A veces, cuando se habla de tumores, todo suena clínico, aséptico, frío. Te dicen: “Eso hay que quitarlo. ¿Para qué lo quieres ahí?” Y tú, exhausta, ya no discutes. Asientes. Dices: “Pues sí”. Pero dentro de ti sabes que no se trata solo de extirpar algo enfermo. Porque los tumores no viajan con equipaje de mano. Lo invaden todo. Se expanden como si fueran pasajeros que ocupan asientos que no les pertenecen. Y para sacarlos, hay que desocupar zonas completas. Crear márgenes seguros. Derribar incluso partes que estaban sanas, solo por precaución.

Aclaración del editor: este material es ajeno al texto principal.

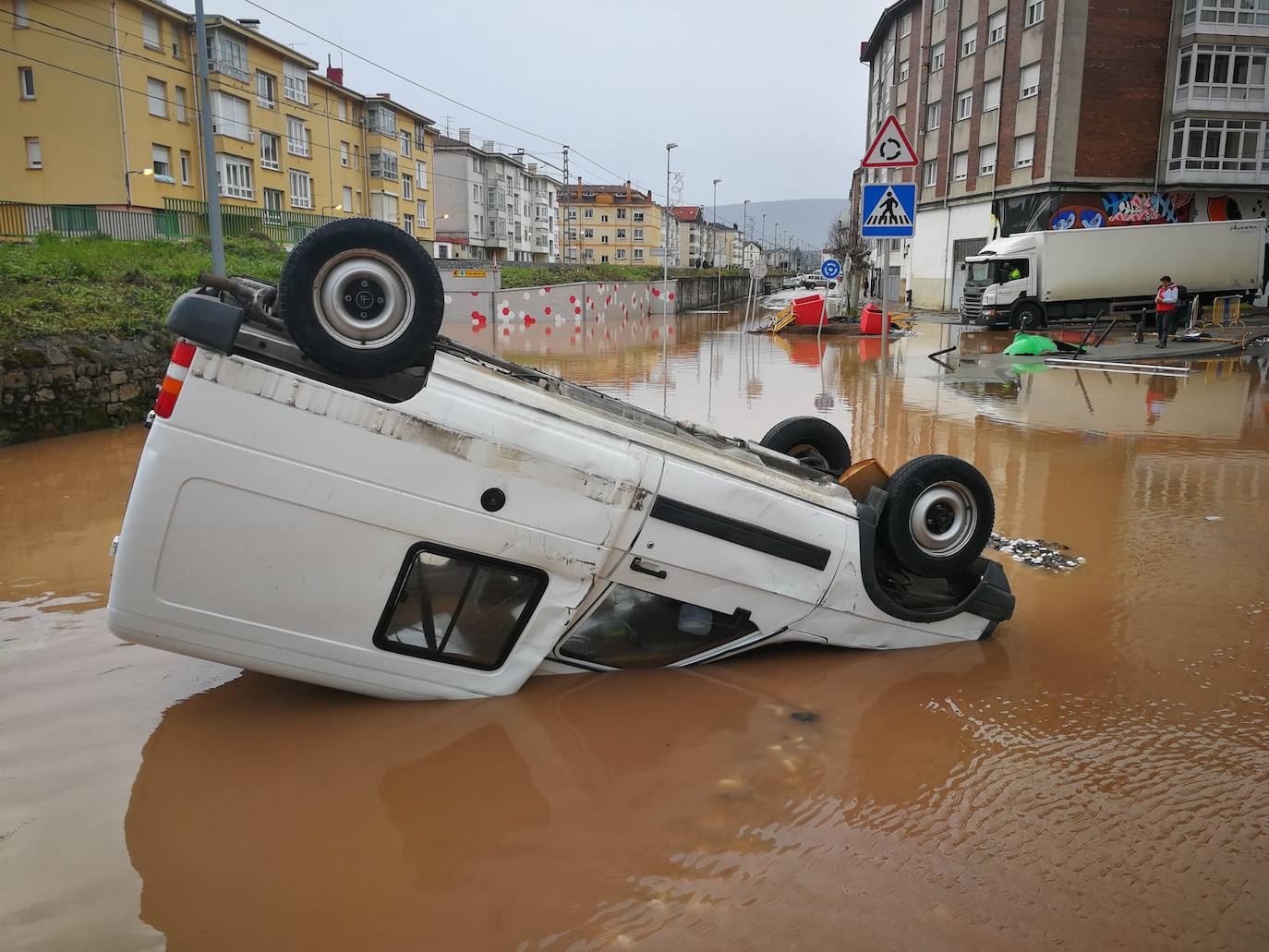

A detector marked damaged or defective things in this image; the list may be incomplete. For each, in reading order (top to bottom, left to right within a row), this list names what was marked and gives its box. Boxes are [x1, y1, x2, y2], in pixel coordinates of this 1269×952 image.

Algunos órganos, demasiado comprometidos, también deberán salir del cuerpo. Como si tu aeropuerto interior perdiera terminales enteras. Y nadie ve eso desde fuera. Pero tú lo sientes. En tu equilibrio, en tus hormonas, en la forma en que habitas el mundo. En el modo en que ya no estás completa, aunque estés viva.
Y luego llegan los tratamientos coadyuvantes, que entran como refuerzos. Llegan a defenderte, sí, pero también a lastimarte. Como aviones militares que aterrizan en pista de emergencia: necesarios, pero ruidosos, brutales. Te ayudarán a seguir, pero dejarán marcas en cada célula.
Y tú, sentada en ese aeropuerto extraño que antes era tu cuerpo, observas los paneles de salidas y llegadas. Sabes que ningún vuelo vuelve igual que como partió. Ni tú. Y buscas reconocerte.
Tal vez sea eso lo que más necesitamos: poder sentir sin culpa. Poder dolernos sin prisa. Dejar que los duelos respiren. Que el llanto se haga lugar sin necesidad de esconderlo. A no anestesiarnos de la vida. A habitarla entera. Y solo entonces, cuando todo dentro de ti empiece a recolocarse —sin prisa, sin ruido—, volverás a salir al mundo. No igual que antes, pero más atenta, más viva, y con una fuerza distinta: esa que nace no de la batalla, sino de haberla atravesado.
Dedicado a todas esas mujeres que han vivido o vivirán la extirpación de sus ovarios y de su útero. Muchas de ellas, a edades muy jóvenes.